Task brief -
Repeat verbatim every line of the material, beginning at the line that holds "How far does brown" and ending at its last line.

Questions about scene geometry:
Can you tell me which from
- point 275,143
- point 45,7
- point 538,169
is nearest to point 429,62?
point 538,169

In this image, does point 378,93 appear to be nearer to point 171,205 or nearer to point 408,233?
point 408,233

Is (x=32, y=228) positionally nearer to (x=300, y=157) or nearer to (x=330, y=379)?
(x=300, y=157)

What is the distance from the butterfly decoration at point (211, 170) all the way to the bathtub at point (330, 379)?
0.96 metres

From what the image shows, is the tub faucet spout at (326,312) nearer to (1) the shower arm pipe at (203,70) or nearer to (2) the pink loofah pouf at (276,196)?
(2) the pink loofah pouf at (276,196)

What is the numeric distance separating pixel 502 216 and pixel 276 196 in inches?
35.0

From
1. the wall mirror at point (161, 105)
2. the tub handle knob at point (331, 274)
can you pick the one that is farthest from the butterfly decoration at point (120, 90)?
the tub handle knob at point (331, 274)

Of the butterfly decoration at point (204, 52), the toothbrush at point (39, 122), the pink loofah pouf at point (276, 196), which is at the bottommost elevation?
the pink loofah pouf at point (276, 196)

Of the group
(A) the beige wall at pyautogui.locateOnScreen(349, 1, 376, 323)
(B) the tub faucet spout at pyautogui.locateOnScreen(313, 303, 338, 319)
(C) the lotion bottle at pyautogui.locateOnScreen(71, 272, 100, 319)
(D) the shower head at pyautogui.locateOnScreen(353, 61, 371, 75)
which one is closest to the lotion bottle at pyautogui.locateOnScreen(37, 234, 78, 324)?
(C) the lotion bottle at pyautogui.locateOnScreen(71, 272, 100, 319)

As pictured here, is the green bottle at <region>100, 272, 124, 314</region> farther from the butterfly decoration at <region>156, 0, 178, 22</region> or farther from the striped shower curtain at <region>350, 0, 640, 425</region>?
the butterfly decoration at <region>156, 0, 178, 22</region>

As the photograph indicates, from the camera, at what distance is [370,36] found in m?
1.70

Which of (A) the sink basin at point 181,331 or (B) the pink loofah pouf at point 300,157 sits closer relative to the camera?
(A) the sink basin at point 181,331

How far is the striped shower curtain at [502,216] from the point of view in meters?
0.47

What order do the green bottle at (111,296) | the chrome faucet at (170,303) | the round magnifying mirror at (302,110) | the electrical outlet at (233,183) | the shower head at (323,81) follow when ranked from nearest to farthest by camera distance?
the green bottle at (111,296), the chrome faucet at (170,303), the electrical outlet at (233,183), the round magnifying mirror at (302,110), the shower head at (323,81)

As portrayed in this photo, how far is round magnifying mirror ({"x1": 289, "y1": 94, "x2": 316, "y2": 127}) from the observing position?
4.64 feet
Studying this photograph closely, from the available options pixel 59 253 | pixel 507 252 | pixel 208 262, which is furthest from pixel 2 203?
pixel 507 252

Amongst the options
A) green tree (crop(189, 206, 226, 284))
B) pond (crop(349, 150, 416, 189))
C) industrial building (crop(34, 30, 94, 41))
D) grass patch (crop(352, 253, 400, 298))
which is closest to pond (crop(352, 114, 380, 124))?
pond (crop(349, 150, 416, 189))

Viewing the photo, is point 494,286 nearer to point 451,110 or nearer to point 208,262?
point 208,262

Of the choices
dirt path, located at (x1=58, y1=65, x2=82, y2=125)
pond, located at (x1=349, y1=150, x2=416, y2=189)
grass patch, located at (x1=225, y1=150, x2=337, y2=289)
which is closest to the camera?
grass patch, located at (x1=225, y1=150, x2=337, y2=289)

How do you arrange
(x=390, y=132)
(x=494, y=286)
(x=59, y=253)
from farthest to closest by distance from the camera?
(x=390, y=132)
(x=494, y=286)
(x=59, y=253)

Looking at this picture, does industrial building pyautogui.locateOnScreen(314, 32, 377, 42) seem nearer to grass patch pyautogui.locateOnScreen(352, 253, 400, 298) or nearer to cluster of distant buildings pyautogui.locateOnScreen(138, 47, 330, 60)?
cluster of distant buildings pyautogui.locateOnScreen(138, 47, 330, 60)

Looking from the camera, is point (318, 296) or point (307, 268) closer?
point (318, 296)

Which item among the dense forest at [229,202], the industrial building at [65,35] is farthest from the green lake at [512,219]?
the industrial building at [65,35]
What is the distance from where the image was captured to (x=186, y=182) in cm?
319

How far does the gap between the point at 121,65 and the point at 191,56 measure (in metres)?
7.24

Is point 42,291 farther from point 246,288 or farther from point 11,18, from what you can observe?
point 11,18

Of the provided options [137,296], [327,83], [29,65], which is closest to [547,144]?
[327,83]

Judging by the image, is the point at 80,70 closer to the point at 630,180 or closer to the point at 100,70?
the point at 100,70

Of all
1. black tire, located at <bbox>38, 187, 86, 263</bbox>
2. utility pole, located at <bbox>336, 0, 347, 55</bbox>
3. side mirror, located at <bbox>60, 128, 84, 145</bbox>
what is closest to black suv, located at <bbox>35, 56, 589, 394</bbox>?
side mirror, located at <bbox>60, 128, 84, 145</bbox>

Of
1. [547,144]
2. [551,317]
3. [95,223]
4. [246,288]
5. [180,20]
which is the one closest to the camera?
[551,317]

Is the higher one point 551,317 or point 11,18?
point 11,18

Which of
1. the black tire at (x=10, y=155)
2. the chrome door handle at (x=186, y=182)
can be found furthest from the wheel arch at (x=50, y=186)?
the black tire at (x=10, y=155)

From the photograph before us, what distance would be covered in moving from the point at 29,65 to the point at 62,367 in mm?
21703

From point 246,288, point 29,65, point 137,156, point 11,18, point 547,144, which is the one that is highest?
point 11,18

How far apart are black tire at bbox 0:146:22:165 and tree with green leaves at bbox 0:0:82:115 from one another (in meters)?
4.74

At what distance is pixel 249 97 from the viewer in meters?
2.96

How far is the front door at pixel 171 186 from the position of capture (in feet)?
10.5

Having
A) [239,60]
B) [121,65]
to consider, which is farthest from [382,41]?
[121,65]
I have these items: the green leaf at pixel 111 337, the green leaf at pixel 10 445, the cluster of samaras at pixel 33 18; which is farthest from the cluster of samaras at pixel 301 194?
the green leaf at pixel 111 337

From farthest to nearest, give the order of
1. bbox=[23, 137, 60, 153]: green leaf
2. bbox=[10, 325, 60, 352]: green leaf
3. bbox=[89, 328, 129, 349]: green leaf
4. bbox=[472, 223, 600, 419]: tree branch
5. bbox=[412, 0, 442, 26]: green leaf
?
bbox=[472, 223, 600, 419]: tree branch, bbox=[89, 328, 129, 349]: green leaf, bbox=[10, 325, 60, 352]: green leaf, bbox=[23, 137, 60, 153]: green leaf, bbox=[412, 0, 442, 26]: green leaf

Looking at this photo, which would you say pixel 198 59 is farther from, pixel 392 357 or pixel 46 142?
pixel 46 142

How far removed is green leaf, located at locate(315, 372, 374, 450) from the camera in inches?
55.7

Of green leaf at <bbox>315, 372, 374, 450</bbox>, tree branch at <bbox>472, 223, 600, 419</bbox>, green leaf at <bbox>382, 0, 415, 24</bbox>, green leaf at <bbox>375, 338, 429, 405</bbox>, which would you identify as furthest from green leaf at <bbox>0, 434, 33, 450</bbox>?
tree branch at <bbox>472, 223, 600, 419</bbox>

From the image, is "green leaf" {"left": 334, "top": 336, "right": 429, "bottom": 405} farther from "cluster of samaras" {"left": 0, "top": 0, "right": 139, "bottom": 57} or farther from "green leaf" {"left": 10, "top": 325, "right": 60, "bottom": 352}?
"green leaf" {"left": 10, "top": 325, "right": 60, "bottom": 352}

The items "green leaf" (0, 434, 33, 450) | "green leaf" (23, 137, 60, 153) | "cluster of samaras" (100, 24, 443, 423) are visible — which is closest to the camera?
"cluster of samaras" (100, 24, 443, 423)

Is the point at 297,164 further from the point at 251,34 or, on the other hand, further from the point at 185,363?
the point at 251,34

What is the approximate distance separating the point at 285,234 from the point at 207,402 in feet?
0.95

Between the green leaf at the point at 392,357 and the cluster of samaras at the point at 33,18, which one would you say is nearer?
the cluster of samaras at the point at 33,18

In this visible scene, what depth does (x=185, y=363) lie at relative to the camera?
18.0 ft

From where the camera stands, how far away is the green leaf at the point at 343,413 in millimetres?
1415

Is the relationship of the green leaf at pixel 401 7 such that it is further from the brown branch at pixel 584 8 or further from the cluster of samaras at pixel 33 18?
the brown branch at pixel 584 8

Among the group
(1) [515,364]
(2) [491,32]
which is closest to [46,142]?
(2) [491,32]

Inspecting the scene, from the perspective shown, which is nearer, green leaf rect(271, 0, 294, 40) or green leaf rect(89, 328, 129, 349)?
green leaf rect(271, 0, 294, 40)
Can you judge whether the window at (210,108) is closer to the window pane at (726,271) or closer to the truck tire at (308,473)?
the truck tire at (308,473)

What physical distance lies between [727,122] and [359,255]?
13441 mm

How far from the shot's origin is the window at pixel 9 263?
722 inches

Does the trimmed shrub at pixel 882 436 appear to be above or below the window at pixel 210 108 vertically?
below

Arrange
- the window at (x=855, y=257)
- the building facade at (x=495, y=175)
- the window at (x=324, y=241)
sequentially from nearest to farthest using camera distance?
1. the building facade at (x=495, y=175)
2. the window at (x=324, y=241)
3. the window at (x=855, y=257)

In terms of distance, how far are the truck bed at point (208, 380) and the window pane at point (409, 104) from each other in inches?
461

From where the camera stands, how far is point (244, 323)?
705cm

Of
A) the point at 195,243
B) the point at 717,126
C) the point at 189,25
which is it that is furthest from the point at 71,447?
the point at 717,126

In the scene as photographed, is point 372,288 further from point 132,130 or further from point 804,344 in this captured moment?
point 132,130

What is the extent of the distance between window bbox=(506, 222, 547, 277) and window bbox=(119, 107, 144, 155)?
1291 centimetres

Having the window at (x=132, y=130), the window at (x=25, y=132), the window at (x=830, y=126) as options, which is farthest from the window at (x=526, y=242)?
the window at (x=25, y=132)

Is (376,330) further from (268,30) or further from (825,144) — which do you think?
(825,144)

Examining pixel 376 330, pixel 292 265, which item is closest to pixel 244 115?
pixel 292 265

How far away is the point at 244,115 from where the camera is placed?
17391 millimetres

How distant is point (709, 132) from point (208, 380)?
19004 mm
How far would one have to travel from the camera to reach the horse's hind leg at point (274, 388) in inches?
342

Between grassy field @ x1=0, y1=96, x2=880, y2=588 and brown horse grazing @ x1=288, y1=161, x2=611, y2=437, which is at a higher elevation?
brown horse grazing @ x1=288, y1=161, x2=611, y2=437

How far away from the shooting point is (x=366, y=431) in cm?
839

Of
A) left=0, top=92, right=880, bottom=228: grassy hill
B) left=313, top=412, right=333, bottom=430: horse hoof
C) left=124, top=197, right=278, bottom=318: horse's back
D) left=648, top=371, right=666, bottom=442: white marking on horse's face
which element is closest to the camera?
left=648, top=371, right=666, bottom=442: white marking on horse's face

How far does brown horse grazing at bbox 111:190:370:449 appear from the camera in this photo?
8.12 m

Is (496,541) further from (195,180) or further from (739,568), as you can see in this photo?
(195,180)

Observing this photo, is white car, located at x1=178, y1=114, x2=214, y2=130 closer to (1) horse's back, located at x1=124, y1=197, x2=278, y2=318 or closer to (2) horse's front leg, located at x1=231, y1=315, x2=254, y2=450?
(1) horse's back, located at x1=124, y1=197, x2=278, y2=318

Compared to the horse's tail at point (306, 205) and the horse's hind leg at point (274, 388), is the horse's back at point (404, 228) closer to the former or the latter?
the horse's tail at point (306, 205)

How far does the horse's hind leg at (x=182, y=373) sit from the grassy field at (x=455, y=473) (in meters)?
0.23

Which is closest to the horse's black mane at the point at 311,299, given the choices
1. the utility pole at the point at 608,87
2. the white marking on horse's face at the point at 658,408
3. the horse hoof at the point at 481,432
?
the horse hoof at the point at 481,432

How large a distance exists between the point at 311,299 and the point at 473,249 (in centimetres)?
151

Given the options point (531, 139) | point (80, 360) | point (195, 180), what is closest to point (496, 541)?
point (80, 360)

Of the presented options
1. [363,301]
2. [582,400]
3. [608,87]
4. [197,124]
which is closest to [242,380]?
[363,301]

Answer to this problem -
How far does brown horse grazing at bbox 111:190:370:449 appear from the camera in this photo?
8.12 m

Is (496,541) further from (195,180) or further from (739,568), as you can see in this photo?
(195,180)

Observing this photo, is white car, located at x1=178, y1=114, x2=214, y2=130 closer to (1) horse's back, located at x1=124, y1=197, x2=278, y2=318 or closer to (2) horse's front leg, located at x1=231, y1=315, x2=254, y2=450?
(1) horse's back, located at x1=124, y1=197, x2=278, y2=318

Compared to the horse's tail at point (306, 205) and the horse's hind leg at point (274, 388), is the horse's back at point (404, 228) closer to the former or the latter?
the horse's tail at point (306, 205)

How far does the horse's hind leg at (x=182, y=373) sit from the grassy field at (x=455, y=473) (in meters)?
0.23

Which is closest to the horse's black mane at the point at 311,299, given the choices
1. the utility pole at the point at 608,87
2. the white marking on horse's face at the point at 658,408
3. the horse hoof at the point at 481,432
?
the horse hoof at the point at 481,432

How large a distance exists between the point at 311,299 and the point at 473,249 (in centimetres)?
151

Given the options point (531, 139) | point (80, 360) | point (195, 180), what is closest to point (496, 541)?
point (80, 360)

Of the presented options
1. [363,301]
2. [582,400]
3. [608,87]
4. [197,124]
which is closest to [242,380]?
[363,301]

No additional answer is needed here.